Essential Steps For A Streamlined Supply Chain

Unless you’ve only been running your business for a couple of days, you’ll be aware of how important the supply chain is to your bottom line. If parts and materials don’t turn up on time or at all, you can’t fulfill your promises to your customers. If you can’t fulfill those promises, the professional reputation of your brand gets tarnished, you lose customers to your competitors, and you’ll struggle to maintain healthy profit margins. If you want to stay afloat in an increasingly competitive business arena, then you need to make sure you’re doing everything you can to analyze and improve your supply chain. The best way to do this varies from company to company, but here are some general tips to point you in the right direction.

First of all, make sure you’re conducting regular and thorough reviews of every little process involved in your supply chain. If you know that your supply chain could be better, then a high-level process review aimed at understanding the current state of the business is absolutely essential. Take a walk around your factory floor or stockroom, observing each and every process as it happens, and try to pin down any problems which are coming up. Then, get into contact with your main suppliers and vendors, and try to carry out more or less the same process. Don’t get confused if you don’t find any huge, glaring errors right away. More often than not, you should be looking out for lots of smaller issues which all contribute to an inefficient supply chain. When you identify these issues, you can take action to surgically remove them, measure your savings, and pass them onto the end consumer.

warehouse-with-goods-in-boxes

Next, make sure you’re integrating all the data that makes up your supply chain. It’s 2016 now, and that means that every process involved in every business is much easier to measure. However, this is only true when it’s all integrated and managed properly within the existing structure of your business. If your business is like most modern ventures, every single transaction is going to be passed through various different systems. Financial systems, sales forecasts, resource management systems and manufacturing planning systems may all be a part of the process. In a lot of cases, all that information will need to be accessible to partners, suppliers and customers too.
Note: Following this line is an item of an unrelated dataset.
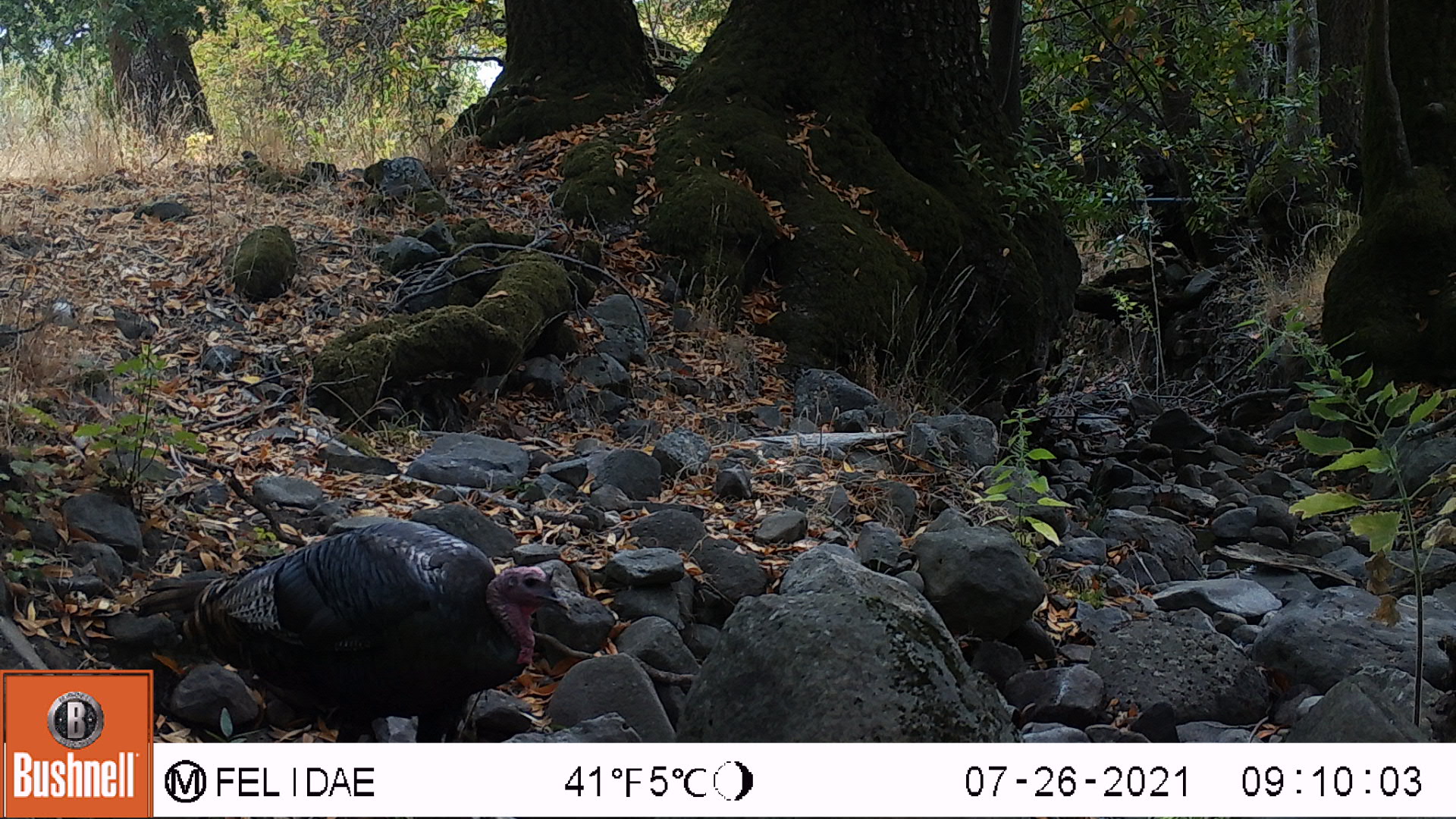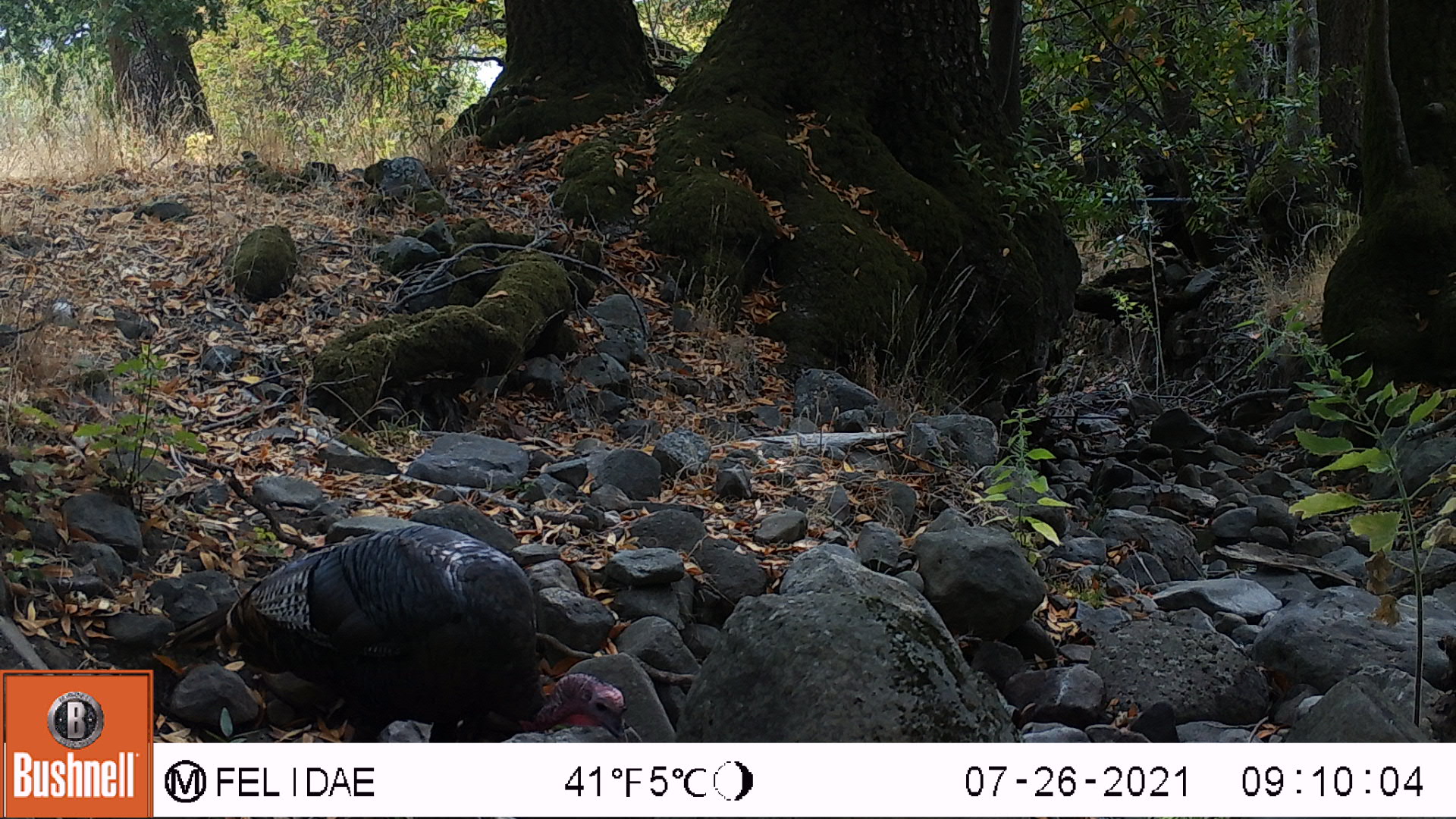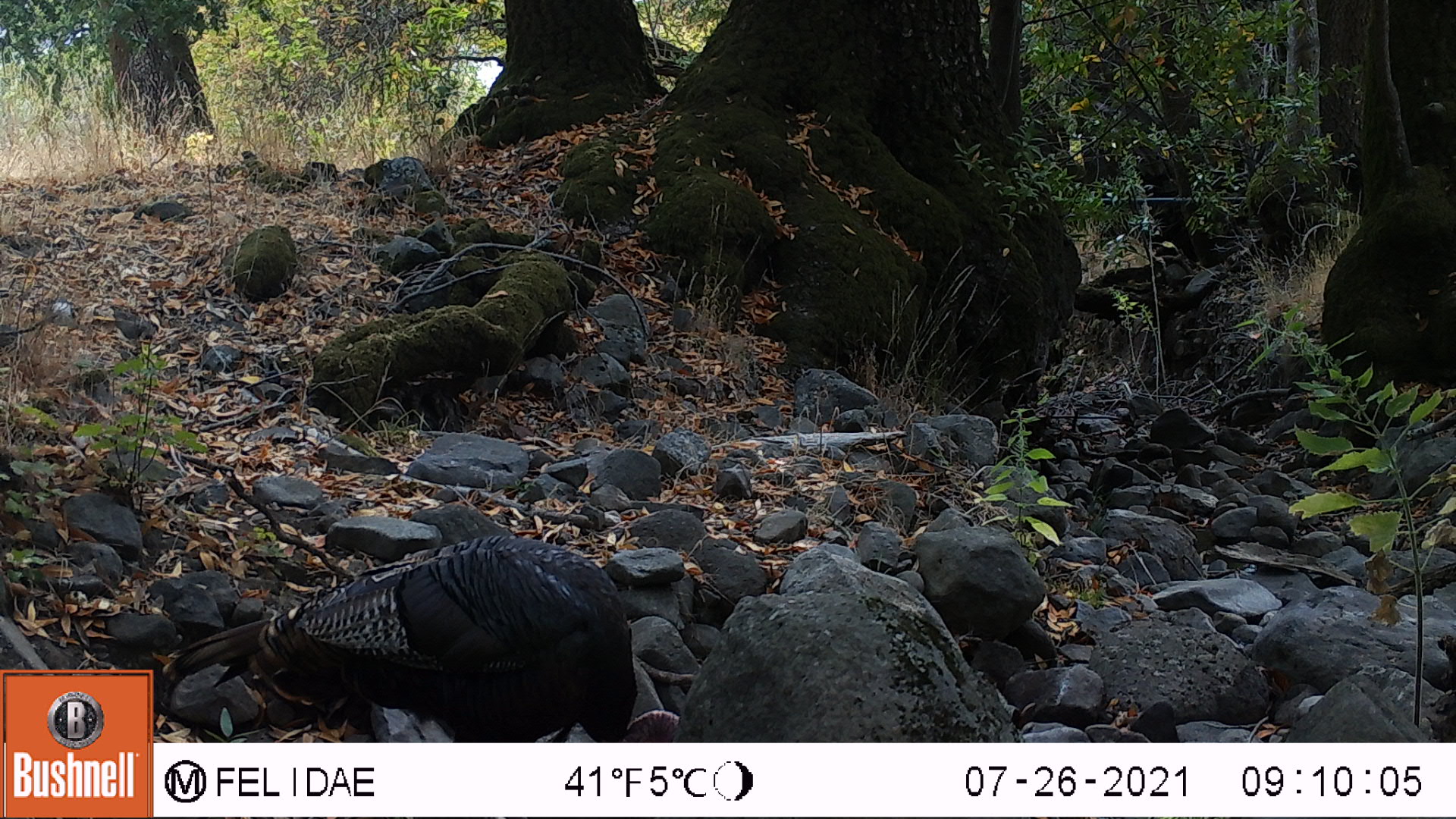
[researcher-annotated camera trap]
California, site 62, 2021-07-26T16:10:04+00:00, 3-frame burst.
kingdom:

Like many small businesses, you may currently have a data system which relies heavily on uploads, batch updates, excel spreadsheets, manual updates and regular files. While these might serve their purpose in the long run, they can also be very prone to error, and take up more time than you can realistically spend. When you introduce a layer of integration, however, you can automate the flow of information, share it faster and make the whole process more simple.

Next, consider outsourcing certain phases of your supply chain, and leveraging existing systems for better guaranteed results. I totally understand the angle of keeping everything in-house. You’ll save some of your capital which can be used for growth, it will be easier to manage your supply chain, and the root causes of errors will become obvious straight away. However, you may be better off in the long run by outsourcing various processes in your supply chain. A lot of in-house systems, particularly within smaller businesses, have proven to be inflexible, hard to use, overly complex, or simply difficult to integrate with more modern systems. If you can’t get a certain part of the process just right, then it may be worth looking into outside services, like Red Stag Fulfillment. While your system may have holes in it, a lot of the data you’ve been collecting over time can still be very useful when it comes to analysis and planning. If you’re operating within a mobile supply chain, for example, there’s sure to be ways you can develop it using the data from your existing information systems.

pexels-photo

One fool-proof way for any business to improve their existing supply chain is going through their information banks and having a big clear-out of any duplicate data. When you eliminate all the duplicate data floating around in your system, you’ll immediately start to save time and labor hours, and find that the system you’re using is much easier to maintain. These days, with so many smartphones and tablets being used within businesses, employees can carry out data entry as they work. This will speed up the flow of information, and improve your customer service across the board. Sure, you might have been working around duplicate data for some time, and managing to keep all your supply chain processes more or less as they should be. However, there’s likely to be various stunted parts of the process which don’t seem like much on the surface, but are really costing you a huge amount of time and money.

Once you’ve followed the advice above, you’ll probably see a significant improvement in the way that your supply chain is operating. However, your work certainly shouldn’t stop there. For your supply chain to be as streamlined and efficient as it possibly can, you’ll need to think ahead. Forget your current system of order fulfillment for the time being, and try to understand the future of your customer’s needs. Keep conducting reviews and try to pick up on any patterns which are arising, predict where this is going to go in the future, and prepare for these changes. You should also stay updated on industry news, and any emerging technologies which could help to streamline your supply chain even further. When you’re analyzing and streamlining every phase in your supply chain, you’ll be learning a lot about your business, and the industry as a whole. Make sure you’re applying these lessons so you can steer clear of any pitfalls on the horizon.

Take the time to streamline your supply chain, and soon enough you’ll start to see greater efficiency in every part of your product’s lifecycle.